La main de la CIA est indéniable en ce qui concerne le tandem serbe Maric et Lazendic.
Michel Collon sur son site Investig’Action en octobre 2004 avait fait paraître un
article intitulé « Besoin d’une révolution ? Appelez Otpor !
». Il y était expliqué que les deux amis dont «le curriculum vitae
professionnel présente d’étranges spécialités :
entraînement au coup d'État, management des révolutions » ont
participé activement au groupe OTPOR[3] qui a contribué à renverser Milosevic
et qu’ils ont été engagés par la suite par Freedom House[4] (dont le
président, James Woolsey, a été directeur de la CIA de 1993 à 1995)

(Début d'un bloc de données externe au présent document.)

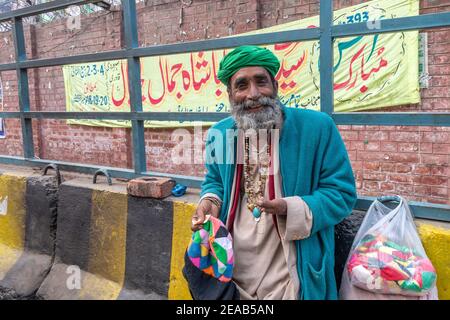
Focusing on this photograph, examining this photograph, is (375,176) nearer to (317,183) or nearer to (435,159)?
(435,159)

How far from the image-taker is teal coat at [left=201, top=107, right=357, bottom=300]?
1670 mm

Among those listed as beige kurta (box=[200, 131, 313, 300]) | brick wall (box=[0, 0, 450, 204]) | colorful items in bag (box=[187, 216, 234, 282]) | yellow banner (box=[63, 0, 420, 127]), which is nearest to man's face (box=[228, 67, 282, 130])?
beige kurta (box=[200, 131, 313, 300])

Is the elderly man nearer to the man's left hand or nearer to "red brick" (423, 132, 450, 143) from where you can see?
the man's left hand

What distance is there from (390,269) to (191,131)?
5001 mm

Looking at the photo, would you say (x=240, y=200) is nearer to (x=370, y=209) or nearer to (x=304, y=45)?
(x=370, y=209)

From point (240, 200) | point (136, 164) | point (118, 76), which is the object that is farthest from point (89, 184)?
point (118, 76)

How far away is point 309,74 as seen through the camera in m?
4.93

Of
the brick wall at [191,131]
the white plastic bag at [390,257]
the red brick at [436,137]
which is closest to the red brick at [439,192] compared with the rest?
the brick wall at [191,131]

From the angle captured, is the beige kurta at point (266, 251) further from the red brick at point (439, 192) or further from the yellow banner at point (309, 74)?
the red brick at point (439, 192)

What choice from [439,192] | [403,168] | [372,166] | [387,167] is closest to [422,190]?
[439,192]

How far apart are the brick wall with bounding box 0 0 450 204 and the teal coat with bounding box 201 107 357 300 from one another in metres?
3.06

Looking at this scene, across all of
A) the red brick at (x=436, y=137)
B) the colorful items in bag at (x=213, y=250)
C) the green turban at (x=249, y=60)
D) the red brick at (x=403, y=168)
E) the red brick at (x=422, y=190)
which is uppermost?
the green turban at (x=249, y=60)

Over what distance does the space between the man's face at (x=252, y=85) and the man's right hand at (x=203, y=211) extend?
1.47ft

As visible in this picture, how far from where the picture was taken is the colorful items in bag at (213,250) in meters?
1.70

comme conseillers spéciaux pour les mouvements de jeunes en Ukraine. Rien ne prouve
qu’ils se soient mêlés des affaires moldaves mais rien n’interdit de
penser que l’ombre de la CIA ne plane aussi en Moldavie. Cela n’autorise pas cependant
les diatribes violentes contre les étudiants moldaves comme nous avons pu en lire sur
certains sites (Agora Vox, site du PC d’Istres). Ils ne seraient que des
privilégiés « ignorants des souffrances du bon peuple », agissant pour le
compte de la City ou de Wall Street, voire carrément des fascistes. Derrière
ces discours qui se veulent « de classe », anticapitalistes, anti-impérialistes,
que voyons- nous poindre si ce n’est un méprisant refus d’entendre ce que la
jeunesse moldave cherche à exprimer. Qu’il y ait du Soros, du twitter, du
Freedom House dans les évènements moldaves, c’est possible mais
réduire la colère et le désespoir de milliers de jeunes à un complot de
droite voire d’extrême-droite c’est adopter la solution de facilité qui
consiste à classer « par camps » sans la moindre nuance.

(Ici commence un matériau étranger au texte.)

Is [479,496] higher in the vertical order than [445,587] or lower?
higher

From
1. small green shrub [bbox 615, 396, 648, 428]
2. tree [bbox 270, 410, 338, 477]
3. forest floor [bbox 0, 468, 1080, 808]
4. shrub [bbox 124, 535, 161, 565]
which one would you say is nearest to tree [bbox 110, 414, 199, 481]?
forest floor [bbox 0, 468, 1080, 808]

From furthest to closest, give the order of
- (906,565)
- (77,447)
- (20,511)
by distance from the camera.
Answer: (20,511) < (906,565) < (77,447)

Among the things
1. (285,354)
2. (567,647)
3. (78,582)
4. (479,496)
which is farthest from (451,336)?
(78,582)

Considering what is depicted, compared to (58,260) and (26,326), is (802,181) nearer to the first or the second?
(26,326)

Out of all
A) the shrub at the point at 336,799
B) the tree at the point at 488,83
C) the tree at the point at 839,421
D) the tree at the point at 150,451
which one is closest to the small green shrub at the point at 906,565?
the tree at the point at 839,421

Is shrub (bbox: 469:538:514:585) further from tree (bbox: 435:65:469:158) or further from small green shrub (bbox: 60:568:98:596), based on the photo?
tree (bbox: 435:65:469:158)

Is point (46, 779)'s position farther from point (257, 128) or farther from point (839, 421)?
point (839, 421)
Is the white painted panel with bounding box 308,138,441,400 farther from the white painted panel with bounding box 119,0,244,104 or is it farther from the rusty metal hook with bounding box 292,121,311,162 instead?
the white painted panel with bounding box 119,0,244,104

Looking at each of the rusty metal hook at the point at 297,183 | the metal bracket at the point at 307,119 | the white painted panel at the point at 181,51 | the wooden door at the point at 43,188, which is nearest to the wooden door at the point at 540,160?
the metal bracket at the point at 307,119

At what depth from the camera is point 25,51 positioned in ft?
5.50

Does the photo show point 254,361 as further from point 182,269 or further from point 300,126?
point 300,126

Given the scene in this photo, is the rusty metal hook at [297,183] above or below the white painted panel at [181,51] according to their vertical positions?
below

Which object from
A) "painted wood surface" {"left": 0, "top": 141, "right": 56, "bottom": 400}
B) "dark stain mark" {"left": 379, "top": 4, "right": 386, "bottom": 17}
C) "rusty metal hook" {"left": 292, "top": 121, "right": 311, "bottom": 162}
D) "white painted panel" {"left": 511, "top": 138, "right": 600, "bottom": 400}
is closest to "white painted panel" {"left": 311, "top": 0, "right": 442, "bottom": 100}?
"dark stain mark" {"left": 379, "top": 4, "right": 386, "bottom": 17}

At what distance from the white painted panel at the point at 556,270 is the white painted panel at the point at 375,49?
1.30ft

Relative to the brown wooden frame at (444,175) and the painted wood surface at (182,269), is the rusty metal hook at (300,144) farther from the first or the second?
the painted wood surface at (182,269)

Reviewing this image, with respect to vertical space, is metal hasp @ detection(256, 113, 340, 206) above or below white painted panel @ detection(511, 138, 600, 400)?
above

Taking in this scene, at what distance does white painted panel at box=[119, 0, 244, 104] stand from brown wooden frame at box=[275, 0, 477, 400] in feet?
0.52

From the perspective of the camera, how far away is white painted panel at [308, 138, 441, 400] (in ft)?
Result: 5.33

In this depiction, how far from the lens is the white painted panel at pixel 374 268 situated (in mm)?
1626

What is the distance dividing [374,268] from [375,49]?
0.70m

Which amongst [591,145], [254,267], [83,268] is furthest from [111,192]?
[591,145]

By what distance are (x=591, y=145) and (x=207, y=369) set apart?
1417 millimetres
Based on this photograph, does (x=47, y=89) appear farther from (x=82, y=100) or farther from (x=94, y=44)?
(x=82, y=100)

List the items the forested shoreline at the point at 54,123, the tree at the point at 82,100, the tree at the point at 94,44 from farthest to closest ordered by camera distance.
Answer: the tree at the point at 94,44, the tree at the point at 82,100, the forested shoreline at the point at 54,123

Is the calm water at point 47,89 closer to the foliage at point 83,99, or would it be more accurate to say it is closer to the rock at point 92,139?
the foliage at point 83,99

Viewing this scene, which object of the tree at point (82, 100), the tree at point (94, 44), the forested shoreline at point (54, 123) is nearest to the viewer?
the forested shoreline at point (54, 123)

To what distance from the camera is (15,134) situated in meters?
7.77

La main mise russe est moins violemment dénoncée comme si
c’était un fait acquis que la Moldavie relevait de Moscou à qui est
accordé tacitement le droit d’exercer son exclusivité dans l’espace CEI
(Communauté des États Indépendants que la Moldavie a rejoint dès 1991).

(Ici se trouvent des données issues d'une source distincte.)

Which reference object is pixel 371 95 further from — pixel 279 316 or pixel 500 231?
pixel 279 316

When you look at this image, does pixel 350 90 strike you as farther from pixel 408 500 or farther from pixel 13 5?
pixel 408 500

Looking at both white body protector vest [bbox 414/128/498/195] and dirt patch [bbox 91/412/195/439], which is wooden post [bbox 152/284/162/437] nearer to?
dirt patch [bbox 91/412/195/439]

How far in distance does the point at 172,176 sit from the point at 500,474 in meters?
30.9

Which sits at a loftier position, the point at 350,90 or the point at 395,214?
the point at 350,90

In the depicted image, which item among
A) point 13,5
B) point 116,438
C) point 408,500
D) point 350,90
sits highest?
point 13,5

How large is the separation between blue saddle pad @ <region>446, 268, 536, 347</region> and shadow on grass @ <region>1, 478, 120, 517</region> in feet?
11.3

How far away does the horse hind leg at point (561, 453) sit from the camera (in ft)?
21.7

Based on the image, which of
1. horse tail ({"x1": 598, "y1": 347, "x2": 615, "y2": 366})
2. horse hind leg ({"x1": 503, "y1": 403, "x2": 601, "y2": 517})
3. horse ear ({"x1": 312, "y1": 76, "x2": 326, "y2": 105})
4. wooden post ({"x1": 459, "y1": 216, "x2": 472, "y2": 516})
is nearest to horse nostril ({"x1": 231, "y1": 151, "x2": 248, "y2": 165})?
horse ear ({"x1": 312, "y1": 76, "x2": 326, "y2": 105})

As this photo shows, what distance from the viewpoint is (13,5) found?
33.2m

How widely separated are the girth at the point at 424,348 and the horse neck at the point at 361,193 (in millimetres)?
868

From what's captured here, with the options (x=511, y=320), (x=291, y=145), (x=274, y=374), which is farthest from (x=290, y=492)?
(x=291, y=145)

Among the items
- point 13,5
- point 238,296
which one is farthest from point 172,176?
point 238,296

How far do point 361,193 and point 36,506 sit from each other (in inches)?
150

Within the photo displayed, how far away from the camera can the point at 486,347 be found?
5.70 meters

Pour ménager Gazprom on fait silence sur la guerre en Tchétchénie, la
répression dans le Caucase du nord, les assassinats de militants et de journalistes à
Moscou !
Pourtant la question de la Transnistrie est là pour nous rappeler que dans cette
région aux confins de l’Europe, il n’y a pas que l’œil de
Moscou, il y a aussi ses bottes ! La Transnistrie est cette étroite bande de terres
sur la rive gauche du Dniestr que le Kremlin a toujours favorisée du temps où elle
faisait partie de la République socialiste moldave et qu’il a aidée
militairement à faire sécession en 1991. Depuis les Russes y maintiennent toujours un
bon millier de soldats, ils y gardent également 35 000 tonnes d’armes et de
munitions?c lesquelles, vendues au marché noir, ont donné lieu à un trafic
juteux. La Transnistrie est donc non seulement un non-État (elle n’a pas
été reconnue par la communauté internationale) qui vit essentiellement
grâce à l’aide financière russe mais c’est aussi une zone de
non-droit devenue la plaque tournante de trafics en tous genres (voitures volées, drogue,
prostitution, trafics d’organes?c) où même le Guide du Routard
déconseille de séjourner !
La petite Moldavie, voisine de la turbulente Ukraine, n’a pas vraiment les moyens
d’échapper à l’œil de Moscou qui avec ses embargos sur ses produits
agricoles et ses menaces sur les livraisons de gaz la rappelle vite à l’ordre. On
l’a vu dernièrement encore à propos des manœuvres de l’OTAN en
Géorgie. Le président russe, Medvedev, les a qualifiés de provocations
grossières arguant du fait qu’on n’organisait pas de tels exercices sur un
territoire qui venait d’être le théâtre d’une guerre. Preuve que la
Russie maintient encore sous pression ses ex-républiques, plusieurs d’entre elles ont
renoncé à participer aux manœuvres : la Lettonie , l’Estonie et
l’Arménie ont invoqué un manque de personnel et des raisons économiques
mais le Kazahstan, la Moldavie (plus la Serbie) ont reconnu avoir changé d’avis suite
aux consultations avec Moscou. On ne peut être plus clair !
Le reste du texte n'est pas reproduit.